Win Win (2011)

Win Win

MOVIECUBE — OCTOBER 2013 — ORIGINAL

Small town attorney Mike Flaherty is having a hard time keeping his business afloat. Sharing an office with an equally worn-down accountant Vig, they curse at how much it will cost if they want to have their old, about-to-blow-up-anytime boiler fixed. However, both Mike and Vig have something they can do to escape once in a while—coaching a local high school’s wrestling team. At home, Mike’s tough, outspoken wife Jackie is not aware of her husband’s struggles and tries to take care of their two children the best she can, with profanities coming out of her mouth a little bit too frequently.

Paul Giamatti and Amy Ryan

Alex Shaffer

One of Mike’s clients is an old man slowly sliding into dementia, Leo Poplar. Leo wishes to stay in his house, yet the state needs him to have a guardian in order to do so. The thing is, Leo is loaded. A guardian will get a monthly stipend of $1,500, and Mike sure can use the money. Perhaps benefiting from a good reputation and practicing law in a small town, the judge then lets Mike act as Leo’s guardian. In comes Kyle Timmons, Leo’s teenage grandson who he has never met. Though Mike is a bit apprehensive at first, Kyle turns out to be a more-than-okay wrestler, a champion he desperately needs to put his team’s losing streak to an end.

Win Win

Paul Giamatti and Alex Shaffer

Director Thomas McCarthy used to wrestle in high school himself. He and his childhood friend and fellow teammate Joe Tiboni both sucked, though. Yet this doesn’t stop them from spending years mulling over the idea of making a movie based on high school wrestling, and it results in a simple, down-to-earth yet truly memorable dramedy Win Win, and the film sure benefits from its modesty. There are conflicts, there are dramatic turns, there are amusing characters, but nothing is overstated, and we are no less invested in the story. But of course to get invested in the story, everything starts with the characters.

Win Win

Win Win

Win Win

It might be predictable to see Paul Giamatti in this kind of role, an everyman struggling to make ends meet and eventually resorting into something a little less honorable. But there’s no denying that he does suit the role, and he speaks to you in a personal, relatable way. Jeffrey Tambor and Bobby Cannavale are excellent comic accompaniments, forming a likeable loser trio with Giamatti’s Mike. However, in the center is newcomer Alex Shaffer, who was a successful wrestler himself (until an accident later ruined his wrestling career), then 17 years old.

Win Win

Without any acting experience to back him up, Shaffer wowed the filmmakers enough to give him the job. And yes it proves that sometimes it’s not solely about acting, but more about persona. There is still something lacking about Shaffer’s performance, but the audience doesn’t really mind, because the guy is charming, he’s trustable. One of the most refreshing things about this film is actually how Kyle’s character is so kind, so genuine.

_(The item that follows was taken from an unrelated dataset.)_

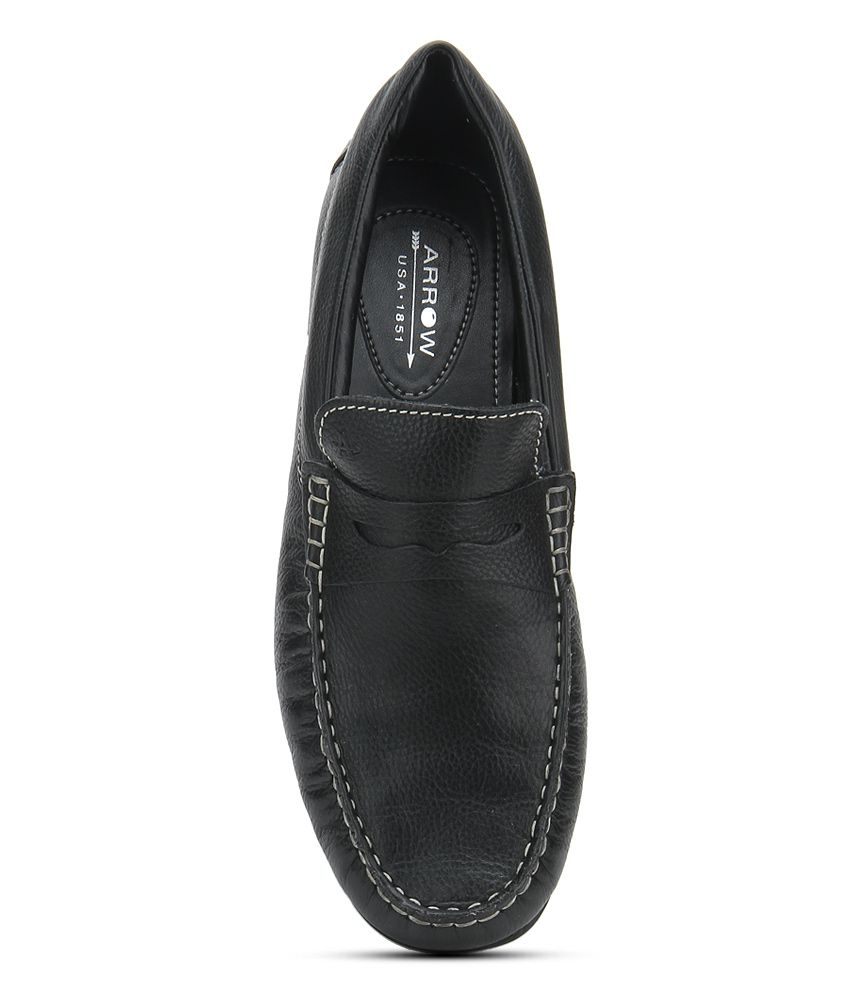 63d3a3a634a Arrow Black Loafers - Buy Arrow Black Loafers Online at Best Prices in  India on Snapdeal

In a way, he’s just like any other ordinary teenagers—he’s laconic, he runs away from home, he smokes. But he is not rebellious in an obnoxious way, he doesn’t loudly seek attention like most teenage movie roles do. On the contrary, he’s just… nice. And it’s refreshing to see nice once in a while.

Alex Shaffer

Some people probably think that the whole film is too sweet, and—like Kyle’s character—too nice. But that’s what I find so charming about it, the fact that it is nice, simple and humanist without being saccharine.

Win Win

Note: Karamel Kinema’s first pick for this month’s MovieCube and mine has a couple of things in common other than their theme—both were released in 2011 and perfectly closed with songs by The National. Hers is About Today while mine is Think You Can Wait.